The best factual answer to the broad question is that health-care for the uninsured in the United States is a catch-as-catch-can patchwork of public funds, various local, regional, or programs for uninsured care, and large amounts of care rendered by hospitals which is not reimbursed that either becomes “charity care,” or a large, likely impossible to address debt which the recipient somehow just deals with by not paying and taking the credit hit or declaring bankruptcy. Very rarely are strongly indicated treatments absolutely withheld from someone actively seeking care.

A large proportion of the people who are uninsured that face major medical illness do eventually qualify for Medicaid. At my current institution, I often see marginally employed people of modest means and no insurance come in for something like cholecystitis, get their gall-bladder removed, and qualify for Medicaid in the same visit, and Medicaid will cover the admission during which they qualified.

For people without insurance or with bad insurance that leaves a large gap unpaid, debt collectors are not fun people to deal with, but they must abide by the same laws and restrictions that someone trying to chase you down for your credit-card debt. They can’t just kick you out of your house, they can only garnish a portion of your wages, and the option of bankruptcy is often a reasonable one for people in such a position.

I am not posting this to downplay the importance of expanding healthcare in the United States. Although someone that needs a foot amputation in this country is overwhelmingly going to get one, I think most everyone would prefer if people had the chance to control their diabetes through drugs, diet, and exercise with a primary-care provider before they had a need for a foot amputation, and doing so is vastly harder for someone working at a $10/hour Wal-Mart job without health insurance who cannot qualify for Medicaid. Our current system is not ideal, but it is not as barbaric as some might imagine.

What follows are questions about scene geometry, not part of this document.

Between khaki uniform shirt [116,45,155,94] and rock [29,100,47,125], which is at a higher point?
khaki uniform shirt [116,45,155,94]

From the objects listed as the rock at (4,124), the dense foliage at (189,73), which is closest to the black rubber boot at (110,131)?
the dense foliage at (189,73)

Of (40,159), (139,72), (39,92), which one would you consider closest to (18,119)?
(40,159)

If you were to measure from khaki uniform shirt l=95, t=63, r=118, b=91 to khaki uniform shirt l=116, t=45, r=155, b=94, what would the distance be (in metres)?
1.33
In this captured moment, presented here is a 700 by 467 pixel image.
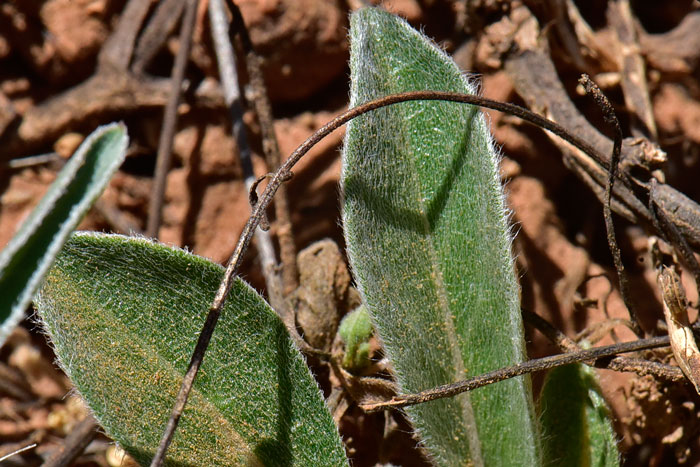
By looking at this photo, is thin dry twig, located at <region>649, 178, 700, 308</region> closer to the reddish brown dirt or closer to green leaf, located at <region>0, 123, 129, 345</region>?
the reddish brown dirt

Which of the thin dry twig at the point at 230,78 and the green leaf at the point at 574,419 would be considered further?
the thin dry twig at the point at 230,78

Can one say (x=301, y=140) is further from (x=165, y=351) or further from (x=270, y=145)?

In certain circles (legal ones), this is known as “fraudulent conveyance” and if the hospital has reason to believe you’ve disposed of assets to avoid paying (or in anticipation of) your just debt, they will sue you, whoever you sold your house to and whoever you gave away money to.

Just sayin’.

This is the best thing I have seen in GQ for months. Thank you for saving me the time and possible moderator action for calling out the sort of wild ass guessing that apparently passes GQ muster these days.

I only wish that everyone who posts in GQ would have the discretion to follow your posting advice, instead of feeling obliged to offer their unsupported opinion.